Jakarta, Tell a Friend Generator Indonesia
—
Memasuki hari ketiga, kebakaran di Tempat Pemrosesan Akhir (TPA) Jatiwaringin, Kecamatan Mauk, Kabupaten Tangerang, belum berhasil dipadamkan.
Api masih terlihat menyala di sejumlah titik, sementara kepulan asap pekat terus membumbung ke udara hingga Kamis (2/7) pagi.
ADVERTISEMENT
SCROLL TO CONTINUE WITH CONTENT
Pantauan
Tell a Friend Generator Indonesia
di lokasi, asap bergerak ke arah utara mengikuti embusan angin. Sejumlah titik api masih terlihat di tengah timbunan sampah yang menghitam akibat terbakar sejak Selasa (30/6).
Aktivitas di kawasan TPA juga nyaris berhenti. Tidak terlihat kendaraan pengangkut sampah keluar masuk lokasi, sementara sejumlah alat berat jenis ekskavator terparkir di area yang tidak terdampak kebakaran.
Proses pemadaman pada Kamis pagi dihentikan sementara. Sejumlah petugas pemadam kebakaran tampak beristirahat di Kantor UPT TPA Jatiwaringin sebelum kembali melanjutkan upaya pemadaman.
Di lokasi juga terlihat satu unit mobil stasiun pemantau kualitas udara milik Kementerian Lingkungan Hidup (KLH) yang diterjunkan untuk memantau dampak pencemaran udara akibat kebakaran.
Hingga kini, arah sebaran asap masih bergantung pada kondisi angin. Sedikitnya tiga kecamatan terdampak polusi udara, yakni Kecamatan Mauk, Rajeg, dan Sukadiri.
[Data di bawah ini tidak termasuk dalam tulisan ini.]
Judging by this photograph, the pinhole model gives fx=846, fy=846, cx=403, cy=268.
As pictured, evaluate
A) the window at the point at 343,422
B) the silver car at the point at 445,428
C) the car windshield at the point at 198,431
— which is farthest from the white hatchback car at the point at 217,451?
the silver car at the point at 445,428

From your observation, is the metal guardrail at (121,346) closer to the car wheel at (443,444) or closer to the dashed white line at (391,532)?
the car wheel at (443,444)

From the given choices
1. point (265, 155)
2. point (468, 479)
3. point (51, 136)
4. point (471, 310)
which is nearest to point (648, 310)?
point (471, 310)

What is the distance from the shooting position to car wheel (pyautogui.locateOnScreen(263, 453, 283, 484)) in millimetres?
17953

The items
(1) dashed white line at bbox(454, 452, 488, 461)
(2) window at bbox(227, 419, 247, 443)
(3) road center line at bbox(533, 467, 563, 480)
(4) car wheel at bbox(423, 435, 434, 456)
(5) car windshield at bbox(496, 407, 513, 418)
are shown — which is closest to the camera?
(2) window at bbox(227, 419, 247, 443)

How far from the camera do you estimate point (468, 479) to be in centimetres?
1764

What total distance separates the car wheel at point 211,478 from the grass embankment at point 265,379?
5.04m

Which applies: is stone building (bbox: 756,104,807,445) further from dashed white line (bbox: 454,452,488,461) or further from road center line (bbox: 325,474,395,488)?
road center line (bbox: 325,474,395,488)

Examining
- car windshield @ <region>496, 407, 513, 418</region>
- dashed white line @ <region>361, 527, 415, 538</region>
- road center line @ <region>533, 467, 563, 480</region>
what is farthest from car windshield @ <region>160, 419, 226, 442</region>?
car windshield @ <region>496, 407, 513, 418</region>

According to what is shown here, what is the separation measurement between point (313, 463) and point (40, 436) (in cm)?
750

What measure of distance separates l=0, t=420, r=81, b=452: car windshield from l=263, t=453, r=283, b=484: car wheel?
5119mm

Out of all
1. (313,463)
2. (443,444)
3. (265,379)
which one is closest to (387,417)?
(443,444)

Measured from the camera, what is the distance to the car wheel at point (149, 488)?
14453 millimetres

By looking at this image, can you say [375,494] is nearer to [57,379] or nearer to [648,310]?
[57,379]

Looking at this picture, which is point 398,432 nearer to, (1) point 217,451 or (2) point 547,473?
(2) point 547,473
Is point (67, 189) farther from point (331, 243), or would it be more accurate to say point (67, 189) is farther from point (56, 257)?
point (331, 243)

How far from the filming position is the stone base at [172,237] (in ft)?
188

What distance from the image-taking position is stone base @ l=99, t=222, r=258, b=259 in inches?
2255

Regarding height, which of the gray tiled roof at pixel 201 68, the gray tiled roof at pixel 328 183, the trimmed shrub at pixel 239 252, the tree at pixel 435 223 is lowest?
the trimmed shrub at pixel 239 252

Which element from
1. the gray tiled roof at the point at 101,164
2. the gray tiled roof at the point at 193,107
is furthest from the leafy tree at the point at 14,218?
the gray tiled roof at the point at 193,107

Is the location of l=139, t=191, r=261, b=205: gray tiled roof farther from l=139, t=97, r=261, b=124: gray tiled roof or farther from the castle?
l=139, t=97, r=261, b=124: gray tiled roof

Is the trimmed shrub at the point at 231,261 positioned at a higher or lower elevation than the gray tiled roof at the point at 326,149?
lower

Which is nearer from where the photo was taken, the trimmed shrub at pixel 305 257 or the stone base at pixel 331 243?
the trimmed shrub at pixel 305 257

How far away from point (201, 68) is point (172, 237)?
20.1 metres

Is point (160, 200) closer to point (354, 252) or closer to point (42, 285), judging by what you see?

Salah seorang warga Desa Tanjakan Mekar, Kecamatan Mauk, Sarnata, mengatakan sebagian warga masih mengungsi di kantor desa sejak Rabu (1/7) malam karena asap semakin pekat pada sore hingga malam hari.
“Asapnya perih, dada juga sesak. Kalau asapnya sudah ke sini, perihnya bukan main,” ujar Sarnata.
Menurutnya, Desa Tanjakan Mekar yang berada di sisi barat TPA menjadi salah satu wilayah yang paling sering terdampak ketika arah angin berubah.
“Biasanya sekitar jam lima sore sampai malam anginnya mengarah ke sini. Kalau malam, warga sudah pasti mengungsi,” katanya.
Sarnata mengaku dirinya dan sejumlah warga mulai mengalami gangguan kesehatan, seperti batuk dan sesak di bagian dada. Bahkan, cucunya yang masih balita terpaksa dilarikan ke rumah sakit karena mengalami gangguan pernapasan.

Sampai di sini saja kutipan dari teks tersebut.